Chiang Mai at night is a different city. The markets light up, the smell of grilled sai ua drifts out of the side lanes, and the crowds stretch on and on. But the markets are not all alike — some open every night, others only one evening a week. We break down exactly how the Night Bazaar, Tha Phae, Wualai and Jing Jai differ, which days each one runs, and where to go if you only have one night.

🏮 Open every night🛍️ Handmade craft souvenirs🍢 Northern street food
Chiang Mai Night Markets Shop, Eat & Wander After Dark

🔄 Updated 21 Jun 2026

The thing people get confused about most often is assuming there's a single "Chiang Mai night market." There are actually several, each with its own style. The one that opens every single night is the Chiang Mai Night Bazaar on Chang Khlan Road. The Walking Streets come in two stretches: Tha Phae (Sundays only) and Wualai (Saturdays only). If your trip doesn't land on a weekend, the Night Bazaar is your answer.

RECORD EXCERPTS »
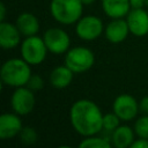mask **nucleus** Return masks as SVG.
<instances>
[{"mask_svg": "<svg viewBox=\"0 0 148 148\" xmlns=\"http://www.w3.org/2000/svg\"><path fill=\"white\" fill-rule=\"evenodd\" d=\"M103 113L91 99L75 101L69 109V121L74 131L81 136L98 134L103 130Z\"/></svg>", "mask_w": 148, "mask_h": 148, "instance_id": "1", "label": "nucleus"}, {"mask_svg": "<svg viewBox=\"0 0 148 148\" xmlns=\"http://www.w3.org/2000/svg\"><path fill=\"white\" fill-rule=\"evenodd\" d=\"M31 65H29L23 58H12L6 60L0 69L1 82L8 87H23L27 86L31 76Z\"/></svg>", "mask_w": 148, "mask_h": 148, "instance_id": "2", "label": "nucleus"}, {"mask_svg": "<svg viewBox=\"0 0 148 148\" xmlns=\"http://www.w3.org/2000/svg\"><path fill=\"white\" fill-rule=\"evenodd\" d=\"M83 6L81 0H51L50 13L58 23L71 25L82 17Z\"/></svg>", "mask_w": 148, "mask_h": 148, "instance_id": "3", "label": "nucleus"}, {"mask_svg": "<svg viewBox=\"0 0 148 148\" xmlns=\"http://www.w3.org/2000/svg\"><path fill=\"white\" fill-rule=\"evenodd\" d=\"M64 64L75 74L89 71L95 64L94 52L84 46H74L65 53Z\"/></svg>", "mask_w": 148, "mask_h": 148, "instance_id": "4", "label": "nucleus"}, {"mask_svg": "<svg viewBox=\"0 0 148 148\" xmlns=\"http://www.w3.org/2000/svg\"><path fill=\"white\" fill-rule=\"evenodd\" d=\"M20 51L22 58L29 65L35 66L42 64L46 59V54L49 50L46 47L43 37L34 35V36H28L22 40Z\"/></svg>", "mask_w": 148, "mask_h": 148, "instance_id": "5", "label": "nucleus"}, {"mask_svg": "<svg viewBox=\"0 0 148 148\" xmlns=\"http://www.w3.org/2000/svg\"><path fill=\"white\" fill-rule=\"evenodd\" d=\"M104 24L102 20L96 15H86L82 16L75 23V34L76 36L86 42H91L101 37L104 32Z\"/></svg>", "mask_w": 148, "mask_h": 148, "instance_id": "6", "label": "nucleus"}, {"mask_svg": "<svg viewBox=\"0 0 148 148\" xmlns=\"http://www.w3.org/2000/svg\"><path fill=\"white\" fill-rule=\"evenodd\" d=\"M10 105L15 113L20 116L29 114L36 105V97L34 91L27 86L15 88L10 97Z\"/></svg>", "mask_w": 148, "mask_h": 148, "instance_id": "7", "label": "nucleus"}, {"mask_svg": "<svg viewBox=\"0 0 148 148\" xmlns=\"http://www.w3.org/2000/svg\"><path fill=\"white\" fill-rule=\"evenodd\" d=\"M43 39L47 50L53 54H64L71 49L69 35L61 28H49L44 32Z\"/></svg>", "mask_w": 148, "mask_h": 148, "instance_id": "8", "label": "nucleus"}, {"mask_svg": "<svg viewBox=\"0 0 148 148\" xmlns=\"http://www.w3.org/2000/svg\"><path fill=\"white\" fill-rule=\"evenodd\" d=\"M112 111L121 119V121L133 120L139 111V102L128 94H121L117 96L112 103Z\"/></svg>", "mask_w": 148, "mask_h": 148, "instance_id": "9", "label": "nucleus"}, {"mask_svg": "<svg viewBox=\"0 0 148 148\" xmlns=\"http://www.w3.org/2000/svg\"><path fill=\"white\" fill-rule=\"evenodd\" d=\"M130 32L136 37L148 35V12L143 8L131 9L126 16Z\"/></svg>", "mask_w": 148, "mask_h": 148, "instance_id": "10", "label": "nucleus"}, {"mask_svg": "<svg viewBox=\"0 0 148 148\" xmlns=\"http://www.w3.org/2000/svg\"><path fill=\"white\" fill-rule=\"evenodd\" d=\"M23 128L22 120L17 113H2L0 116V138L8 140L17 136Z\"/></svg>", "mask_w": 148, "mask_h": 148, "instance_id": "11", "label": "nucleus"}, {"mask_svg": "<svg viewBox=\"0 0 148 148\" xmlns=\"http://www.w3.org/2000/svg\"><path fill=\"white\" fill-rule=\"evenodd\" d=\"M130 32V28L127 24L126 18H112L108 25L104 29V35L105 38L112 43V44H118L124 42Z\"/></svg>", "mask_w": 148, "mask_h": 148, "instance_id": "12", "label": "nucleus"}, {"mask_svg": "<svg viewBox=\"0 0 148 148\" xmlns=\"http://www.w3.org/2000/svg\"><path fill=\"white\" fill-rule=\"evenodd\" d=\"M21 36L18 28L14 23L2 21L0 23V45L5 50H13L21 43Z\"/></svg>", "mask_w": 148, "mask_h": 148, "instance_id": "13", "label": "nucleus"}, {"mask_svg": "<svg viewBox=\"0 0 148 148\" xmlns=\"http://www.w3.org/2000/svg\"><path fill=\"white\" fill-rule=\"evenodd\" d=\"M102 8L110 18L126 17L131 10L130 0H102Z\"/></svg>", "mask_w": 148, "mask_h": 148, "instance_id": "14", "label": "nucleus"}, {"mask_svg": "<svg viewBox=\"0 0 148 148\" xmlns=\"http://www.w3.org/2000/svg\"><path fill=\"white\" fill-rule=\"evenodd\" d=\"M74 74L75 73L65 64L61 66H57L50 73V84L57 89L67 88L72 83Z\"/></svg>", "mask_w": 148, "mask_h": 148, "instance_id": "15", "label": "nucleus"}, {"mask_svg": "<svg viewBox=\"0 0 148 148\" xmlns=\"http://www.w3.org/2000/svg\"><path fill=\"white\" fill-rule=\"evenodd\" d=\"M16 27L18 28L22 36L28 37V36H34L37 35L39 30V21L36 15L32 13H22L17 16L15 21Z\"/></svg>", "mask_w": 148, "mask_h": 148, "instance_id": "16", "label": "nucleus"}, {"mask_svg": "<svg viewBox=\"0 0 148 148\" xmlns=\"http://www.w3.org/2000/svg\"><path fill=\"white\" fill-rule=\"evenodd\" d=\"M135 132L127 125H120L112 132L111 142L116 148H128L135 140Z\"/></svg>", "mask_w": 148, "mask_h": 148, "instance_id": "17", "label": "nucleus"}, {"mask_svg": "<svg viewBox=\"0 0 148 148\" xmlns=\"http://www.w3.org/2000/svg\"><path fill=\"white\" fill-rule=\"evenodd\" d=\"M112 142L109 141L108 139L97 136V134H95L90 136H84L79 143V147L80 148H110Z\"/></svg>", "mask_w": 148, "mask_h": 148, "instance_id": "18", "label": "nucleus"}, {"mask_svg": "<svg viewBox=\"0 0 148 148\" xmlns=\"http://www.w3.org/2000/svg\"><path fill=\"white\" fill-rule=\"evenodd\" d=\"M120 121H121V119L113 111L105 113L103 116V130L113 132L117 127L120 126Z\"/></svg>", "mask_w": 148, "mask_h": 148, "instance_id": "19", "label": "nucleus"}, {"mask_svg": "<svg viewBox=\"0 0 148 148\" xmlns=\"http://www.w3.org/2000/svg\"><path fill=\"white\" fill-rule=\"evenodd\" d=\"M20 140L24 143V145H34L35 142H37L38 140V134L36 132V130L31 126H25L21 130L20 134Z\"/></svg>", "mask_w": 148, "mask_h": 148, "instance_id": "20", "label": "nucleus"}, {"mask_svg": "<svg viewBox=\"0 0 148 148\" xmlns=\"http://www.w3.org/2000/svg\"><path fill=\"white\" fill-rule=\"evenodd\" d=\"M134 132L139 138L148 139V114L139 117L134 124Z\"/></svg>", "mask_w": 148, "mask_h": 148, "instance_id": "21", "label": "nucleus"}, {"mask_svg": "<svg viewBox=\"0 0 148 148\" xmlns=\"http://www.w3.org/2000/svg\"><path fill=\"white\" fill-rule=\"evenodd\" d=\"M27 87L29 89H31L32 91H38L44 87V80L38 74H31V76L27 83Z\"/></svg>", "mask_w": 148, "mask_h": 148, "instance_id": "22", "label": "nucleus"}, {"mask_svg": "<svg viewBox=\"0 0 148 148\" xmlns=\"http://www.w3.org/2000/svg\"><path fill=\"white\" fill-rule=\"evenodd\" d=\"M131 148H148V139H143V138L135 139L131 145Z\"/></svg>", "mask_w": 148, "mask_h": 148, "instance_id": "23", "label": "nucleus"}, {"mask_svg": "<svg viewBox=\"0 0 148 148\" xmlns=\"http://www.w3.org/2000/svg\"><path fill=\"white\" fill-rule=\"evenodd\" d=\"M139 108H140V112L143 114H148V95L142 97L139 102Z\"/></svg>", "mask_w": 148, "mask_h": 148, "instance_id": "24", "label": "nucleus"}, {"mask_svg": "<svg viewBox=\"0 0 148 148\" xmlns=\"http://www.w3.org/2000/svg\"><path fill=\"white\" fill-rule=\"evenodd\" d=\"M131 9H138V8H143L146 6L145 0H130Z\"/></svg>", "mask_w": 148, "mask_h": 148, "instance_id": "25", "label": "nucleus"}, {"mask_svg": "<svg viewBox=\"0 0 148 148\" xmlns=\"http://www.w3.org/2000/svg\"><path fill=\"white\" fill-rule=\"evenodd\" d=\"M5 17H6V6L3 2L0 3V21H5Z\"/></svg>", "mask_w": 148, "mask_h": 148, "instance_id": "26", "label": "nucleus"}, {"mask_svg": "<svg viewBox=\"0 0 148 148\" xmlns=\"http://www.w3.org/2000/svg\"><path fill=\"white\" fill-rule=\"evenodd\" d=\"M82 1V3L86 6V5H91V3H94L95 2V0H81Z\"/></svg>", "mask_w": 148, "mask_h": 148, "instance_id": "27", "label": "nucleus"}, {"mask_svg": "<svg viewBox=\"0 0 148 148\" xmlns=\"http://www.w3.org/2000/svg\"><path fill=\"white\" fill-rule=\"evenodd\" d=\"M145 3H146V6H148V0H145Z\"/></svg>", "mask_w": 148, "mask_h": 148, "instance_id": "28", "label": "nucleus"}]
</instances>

...

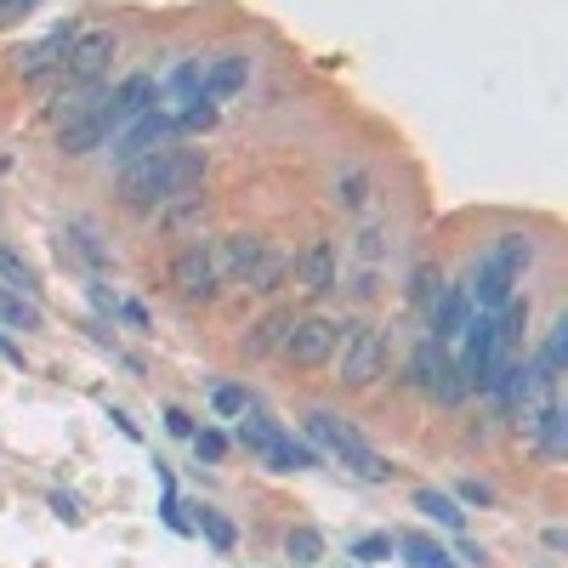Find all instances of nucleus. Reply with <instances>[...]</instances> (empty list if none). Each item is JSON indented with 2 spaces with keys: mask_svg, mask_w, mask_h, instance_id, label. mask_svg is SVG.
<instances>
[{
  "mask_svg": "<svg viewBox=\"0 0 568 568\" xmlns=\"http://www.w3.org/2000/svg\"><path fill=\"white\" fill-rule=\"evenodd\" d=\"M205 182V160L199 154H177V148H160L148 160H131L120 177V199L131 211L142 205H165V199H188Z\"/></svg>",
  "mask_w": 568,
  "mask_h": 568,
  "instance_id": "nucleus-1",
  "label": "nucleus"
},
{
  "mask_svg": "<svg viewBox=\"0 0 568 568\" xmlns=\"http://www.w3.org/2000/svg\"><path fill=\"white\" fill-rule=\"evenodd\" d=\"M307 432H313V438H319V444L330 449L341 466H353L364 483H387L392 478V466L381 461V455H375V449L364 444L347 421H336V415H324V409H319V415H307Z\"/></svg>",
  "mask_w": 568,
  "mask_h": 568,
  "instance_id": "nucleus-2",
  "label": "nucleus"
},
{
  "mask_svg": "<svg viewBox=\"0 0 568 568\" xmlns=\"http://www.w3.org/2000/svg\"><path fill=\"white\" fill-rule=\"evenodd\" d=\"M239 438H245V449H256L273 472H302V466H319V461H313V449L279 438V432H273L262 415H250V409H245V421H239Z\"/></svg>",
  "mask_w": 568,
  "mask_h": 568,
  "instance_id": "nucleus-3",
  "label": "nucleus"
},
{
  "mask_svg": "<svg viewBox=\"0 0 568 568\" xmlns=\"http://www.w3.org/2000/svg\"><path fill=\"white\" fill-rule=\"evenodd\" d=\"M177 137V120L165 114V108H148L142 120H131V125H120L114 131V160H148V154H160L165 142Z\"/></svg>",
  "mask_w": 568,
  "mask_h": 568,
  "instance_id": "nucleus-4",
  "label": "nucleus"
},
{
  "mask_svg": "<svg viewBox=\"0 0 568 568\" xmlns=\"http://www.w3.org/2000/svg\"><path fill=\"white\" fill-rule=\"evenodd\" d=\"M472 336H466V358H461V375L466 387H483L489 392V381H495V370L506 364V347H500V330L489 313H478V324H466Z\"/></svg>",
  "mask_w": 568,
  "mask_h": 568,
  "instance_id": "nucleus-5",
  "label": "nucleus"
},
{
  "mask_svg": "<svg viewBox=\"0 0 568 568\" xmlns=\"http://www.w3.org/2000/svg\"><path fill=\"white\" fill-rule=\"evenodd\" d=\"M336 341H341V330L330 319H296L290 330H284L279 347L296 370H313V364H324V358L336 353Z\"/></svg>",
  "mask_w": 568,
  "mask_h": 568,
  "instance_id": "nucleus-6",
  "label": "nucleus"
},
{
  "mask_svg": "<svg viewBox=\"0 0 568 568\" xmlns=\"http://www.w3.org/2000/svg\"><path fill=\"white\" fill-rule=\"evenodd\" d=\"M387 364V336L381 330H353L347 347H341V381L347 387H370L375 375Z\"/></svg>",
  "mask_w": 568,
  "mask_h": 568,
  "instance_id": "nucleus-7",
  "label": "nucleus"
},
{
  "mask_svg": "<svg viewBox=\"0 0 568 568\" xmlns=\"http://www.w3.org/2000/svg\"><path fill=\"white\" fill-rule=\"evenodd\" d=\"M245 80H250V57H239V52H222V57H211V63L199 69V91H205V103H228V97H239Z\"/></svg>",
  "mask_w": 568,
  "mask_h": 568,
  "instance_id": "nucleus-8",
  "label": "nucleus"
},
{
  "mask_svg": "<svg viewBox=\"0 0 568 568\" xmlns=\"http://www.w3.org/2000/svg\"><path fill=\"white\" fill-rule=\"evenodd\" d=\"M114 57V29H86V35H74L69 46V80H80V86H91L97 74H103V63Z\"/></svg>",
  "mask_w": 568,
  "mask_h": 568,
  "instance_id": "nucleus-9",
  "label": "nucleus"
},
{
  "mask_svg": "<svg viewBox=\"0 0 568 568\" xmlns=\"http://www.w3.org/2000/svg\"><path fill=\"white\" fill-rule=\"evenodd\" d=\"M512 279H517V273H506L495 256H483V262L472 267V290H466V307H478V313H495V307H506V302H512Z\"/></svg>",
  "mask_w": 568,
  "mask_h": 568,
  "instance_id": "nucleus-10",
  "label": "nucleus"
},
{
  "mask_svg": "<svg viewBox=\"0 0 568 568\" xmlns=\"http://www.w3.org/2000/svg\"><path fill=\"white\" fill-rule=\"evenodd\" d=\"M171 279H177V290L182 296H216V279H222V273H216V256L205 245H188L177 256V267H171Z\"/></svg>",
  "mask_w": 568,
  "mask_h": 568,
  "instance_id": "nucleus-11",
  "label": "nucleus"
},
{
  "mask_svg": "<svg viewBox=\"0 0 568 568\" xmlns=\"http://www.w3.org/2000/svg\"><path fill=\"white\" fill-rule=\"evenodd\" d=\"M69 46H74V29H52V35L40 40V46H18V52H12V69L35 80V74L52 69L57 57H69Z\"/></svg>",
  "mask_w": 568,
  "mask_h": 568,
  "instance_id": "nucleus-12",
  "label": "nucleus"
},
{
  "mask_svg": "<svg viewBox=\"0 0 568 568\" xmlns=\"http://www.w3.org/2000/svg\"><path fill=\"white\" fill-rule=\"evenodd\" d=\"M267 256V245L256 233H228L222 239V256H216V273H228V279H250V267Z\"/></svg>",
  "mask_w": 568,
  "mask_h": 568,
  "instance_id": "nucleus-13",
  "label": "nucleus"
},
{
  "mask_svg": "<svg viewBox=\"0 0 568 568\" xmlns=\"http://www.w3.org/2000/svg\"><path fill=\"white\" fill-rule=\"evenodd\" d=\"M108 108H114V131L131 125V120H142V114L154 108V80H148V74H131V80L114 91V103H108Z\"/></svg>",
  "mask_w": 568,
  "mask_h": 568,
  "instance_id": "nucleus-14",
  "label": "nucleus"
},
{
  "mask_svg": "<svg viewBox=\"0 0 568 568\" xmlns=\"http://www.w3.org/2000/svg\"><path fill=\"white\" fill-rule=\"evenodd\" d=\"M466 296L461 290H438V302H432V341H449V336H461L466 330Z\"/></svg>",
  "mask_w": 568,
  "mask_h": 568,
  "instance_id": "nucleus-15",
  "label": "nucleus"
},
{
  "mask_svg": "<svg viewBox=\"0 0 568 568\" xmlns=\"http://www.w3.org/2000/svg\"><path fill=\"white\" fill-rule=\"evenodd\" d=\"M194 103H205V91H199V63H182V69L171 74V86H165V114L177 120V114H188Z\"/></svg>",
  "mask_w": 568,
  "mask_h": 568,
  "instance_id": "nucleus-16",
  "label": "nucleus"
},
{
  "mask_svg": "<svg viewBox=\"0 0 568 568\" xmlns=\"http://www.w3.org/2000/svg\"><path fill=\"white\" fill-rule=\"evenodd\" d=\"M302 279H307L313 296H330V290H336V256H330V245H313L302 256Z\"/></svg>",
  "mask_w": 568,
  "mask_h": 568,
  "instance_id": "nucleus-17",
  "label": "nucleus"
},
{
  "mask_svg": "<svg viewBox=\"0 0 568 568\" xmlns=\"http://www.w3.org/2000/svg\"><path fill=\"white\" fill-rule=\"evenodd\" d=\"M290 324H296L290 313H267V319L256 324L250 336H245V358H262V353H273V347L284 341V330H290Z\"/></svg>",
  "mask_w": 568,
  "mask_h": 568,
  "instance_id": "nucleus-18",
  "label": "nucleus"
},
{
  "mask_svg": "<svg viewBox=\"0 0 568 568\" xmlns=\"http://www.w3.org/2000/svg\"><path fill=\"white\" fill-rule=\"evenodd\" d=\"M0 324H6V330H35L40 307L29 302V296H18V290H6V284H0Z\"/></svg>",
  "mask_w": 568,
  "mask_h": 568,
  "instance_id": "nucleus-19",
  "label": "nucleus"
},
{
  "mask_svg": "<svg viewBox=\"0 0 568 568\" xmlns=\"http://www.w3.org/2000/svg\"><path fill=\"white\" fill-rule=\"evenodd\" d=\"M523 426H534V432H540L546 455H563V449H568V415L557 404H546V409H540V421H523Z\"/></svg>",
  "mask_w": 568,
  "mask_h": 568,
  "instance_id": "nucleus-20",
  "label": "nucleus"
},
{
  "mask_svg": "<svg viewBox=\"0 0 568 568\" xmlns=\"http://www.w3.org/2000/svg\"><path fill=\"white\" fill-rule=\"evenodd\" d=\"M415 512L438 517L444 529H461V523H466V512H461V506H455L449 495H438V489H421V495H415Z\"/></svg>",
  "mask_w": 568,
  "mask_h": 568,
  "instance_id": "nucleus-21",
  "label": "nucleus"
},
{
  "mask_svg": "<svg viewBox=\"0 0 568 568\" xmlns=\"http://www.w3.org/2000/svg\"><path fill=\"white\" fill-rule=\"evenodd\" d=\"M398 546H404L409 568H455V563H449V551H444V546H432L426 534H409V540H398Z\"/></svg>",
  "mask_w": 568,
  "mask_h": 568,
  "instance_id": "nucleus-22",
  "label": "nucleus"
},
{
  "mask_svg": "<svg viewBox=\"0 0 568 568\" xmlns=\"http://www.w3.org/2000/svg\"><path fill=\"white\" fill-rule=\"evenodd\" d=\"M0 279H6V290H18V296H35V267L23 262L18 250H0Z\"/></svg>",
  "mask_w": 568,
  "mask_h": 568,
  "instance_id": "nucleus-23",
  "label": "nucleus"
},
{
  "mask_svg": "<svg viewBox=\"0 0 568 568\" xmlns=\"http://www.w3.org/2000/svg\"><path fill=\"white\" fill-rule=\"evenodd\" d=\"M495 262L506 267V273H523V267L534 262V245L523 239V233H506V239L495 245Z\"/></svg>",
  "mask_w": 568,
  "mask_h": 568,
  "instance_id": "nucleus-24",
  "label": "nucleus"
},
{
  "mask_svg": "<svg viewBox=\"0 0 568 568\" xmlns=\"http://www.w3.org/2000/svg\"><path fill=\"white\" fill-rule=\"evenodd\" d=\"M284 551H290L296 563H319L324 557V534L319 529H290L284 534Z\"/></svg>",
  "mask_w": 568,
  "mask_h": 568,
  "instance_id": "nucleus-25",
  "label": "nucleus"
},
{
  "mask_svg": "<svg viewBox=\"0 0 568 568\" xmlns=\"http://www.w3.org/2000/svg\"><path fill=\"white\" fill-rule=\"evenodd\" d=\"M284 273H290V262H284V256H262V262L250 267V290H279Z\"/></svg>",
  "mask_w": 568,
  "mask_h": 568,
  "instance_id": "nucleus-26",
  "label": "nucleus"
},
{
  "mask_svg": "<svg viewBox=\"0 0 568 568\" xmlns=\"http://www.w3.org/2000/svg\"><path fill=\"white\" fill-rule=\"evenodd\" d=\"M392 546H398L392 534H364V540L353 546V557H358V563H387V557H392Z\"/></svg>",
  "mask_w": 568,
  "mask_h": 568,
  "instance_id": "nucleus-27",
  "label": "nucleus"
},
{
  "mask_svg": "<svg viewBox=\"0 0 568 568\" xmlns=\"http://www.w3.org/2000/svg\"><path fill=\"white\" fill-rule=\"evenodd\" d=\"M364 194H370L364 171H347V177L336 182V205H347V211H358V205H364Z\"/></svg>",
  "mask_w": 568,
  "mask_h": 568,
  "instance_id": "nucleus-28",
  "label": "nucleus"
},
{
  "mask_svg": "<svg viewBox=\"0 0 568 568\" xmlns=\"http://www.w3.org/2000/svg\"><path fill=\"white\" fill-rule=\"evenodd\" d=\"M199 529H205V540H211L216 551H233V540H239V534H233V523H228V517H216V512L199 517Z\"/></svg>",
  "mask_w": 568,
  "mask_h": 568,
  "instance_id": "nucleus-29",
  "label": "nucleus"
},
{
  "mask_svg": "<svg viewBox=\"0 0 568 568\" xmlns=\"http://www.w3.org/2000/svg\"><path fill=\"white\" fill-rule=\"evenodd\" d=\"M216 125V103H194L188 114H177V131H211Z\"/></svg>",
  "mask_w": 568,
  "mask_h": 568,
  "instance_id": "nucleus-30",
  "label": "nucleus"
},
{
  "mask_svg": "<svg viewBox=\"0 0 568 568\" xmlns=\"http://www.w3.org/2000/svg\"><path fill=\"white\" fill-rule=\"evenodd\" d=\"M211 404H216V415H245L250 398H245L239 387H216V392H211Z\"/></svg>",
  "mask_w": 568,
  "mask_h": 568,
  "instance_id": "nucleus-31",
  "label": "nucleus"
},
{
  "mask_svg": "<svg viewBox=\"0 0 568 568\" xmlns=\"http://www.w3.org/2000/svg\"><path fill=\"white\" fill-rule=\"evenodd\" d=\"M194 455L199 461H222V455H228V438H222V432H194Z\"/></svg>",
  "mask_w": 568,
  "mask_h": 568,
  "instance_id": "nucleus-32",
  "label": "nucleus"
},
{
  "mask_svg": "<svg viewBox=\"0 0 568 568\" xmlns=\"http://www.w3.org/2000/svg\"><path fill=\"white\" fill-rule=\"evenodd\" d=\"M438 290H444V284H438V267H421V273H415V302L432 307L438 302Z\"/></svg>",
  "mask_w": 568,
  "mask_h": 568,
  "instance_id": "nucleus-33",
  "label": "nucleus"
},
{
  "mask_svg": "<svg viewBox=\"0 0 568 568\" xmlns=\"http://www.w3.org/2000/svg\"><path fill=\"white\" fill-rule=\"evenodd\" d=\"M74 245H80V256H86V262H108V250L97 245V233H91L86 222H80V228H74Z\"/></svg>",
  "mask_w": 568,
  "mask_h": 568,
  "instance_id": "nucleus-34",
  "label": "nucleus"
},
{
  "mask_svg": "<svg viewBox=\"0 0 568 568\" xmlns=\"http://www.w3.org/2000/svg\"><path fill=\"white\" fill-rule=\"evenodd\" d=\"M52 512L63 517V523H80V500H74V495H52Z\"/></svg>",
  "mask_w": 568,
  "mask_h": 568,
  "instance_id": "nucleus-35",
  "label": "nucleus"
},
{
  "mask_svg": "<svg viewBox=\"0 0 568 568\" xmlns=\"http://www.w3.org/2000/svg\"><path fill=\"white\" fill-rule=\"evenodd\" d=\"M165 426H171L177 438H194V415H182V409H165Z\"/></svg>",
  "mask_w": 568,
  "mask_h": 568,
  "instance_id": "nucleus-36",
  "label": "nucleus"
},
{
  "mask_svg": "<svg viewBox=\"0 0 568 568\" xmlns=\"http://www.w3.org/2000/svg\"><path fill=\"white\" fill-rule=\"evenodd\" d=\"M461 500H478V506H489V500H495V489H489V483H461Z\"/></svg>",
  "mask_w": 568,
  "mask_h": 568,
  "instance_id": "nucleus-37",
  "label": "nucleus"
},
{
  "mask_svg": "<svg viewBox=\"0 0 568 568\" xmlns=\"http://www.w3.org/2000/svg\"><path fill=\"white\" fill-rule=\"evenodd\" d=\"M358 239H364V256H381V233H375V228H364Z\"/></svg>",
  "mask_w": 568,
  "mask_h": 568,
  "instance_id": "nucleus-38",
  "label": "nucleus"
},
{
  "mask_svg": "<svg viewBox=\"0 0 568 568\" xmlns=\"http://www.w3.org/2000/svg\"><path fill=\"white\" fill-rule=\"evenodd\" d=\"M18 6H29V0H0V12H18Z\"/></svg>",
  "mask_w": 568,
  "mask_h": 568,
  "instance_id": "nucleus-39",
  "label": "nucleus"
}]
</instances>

WHAT TO PRODUCE » Reproduce the night market text from "The thing people" to "is your answer.". The records are separate from the night market text.

RESPONSE TO THE EXERCISE »
The thing people get confused about most often is assuming there's a single "Chiang Mai night market." There are actually several, each with its own style. The one that opens every single night is the Chiang Mai Night Bazaar on Chang Khlan Road. The Walking Streets come in two stretches: Tha Phae (Sundays only) and Wualai (Saturdays only). If your trip doesn't land on a weekend, the Night Bazaar is your answer.